(Data entries)
━━━━━━━━━━━━━━━━

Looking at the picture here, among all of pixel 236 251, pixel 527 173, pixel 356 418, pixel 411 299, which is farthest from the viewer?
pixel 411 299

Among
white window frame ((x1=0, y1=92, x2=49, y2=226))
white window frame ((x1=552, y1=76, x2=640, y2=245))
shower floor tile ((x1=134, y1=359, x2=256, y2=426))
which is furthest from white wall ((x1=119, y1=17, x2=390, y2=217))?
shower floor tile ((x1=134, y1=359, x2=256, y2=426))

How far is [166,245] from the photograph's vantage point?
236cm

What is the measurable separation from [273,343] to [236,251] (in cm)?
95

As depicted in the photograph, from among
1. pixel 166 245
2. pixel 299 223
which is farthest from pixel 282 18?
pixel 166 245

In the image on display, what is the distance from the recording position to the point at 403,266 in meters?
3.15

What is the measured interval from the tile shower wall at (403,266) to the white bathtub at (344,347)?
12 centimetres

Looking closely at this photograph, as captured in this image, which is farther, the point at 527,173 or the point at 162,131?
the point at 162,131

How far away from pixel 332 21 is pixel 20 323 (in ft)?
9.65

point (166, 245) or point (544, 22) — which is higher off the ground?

━━━━━━━━━━━━━━━━

→ Given request: Rewrite every item above, changing "white window frame" to "white window trim" wherever it appears and leaving everything else unchanged.

→ Correct output:
Looking at the picture here, among all of pixel 236 251, pixel 527 173, pixel 356 418, pixel 411 299, which is farthest from the viewer?
pixel 411 299

Among
white window trim ((x1=0, y1=92, x2=49, y2=226))
white window trim ((x1=552, y1=76, x2=640, y2=245))
shower floor tile ((x1=134, y1=359, x2=256, y2=426))
which is furthest from white wall ((x1=119, y1=17, x2=390, y2=217))?
shower floor tile ((x1=134, y1=359, x2=256, y2=426))

How far is [166,245] from the photograph's vantage point?
236cm

What is the measurable separation from [273,343] to [236,251] (in cm)?
95

As depicted in the photograph, from among
1. pixel 166 245
2. pixel 299 223
which is farthest from pixel 282 18?
pixel 166 245

In the image on display, what is the distance from the recording position to the point at 403,266 in meters?
3.15

What is the measured interval from the tile shower wall at (403,266) to the white bathtub at (344,347)?
12 centimetres

Looking closely at this photograph, as captured in this image, which is farther, the point at 527,173 or the point at 162,131?
the point at 162,131

How far away from pixel 332 21 is pixel 20 323 (in ft)?
9.65

point (166, 245) or point (544, 22) — which is higher off the ground?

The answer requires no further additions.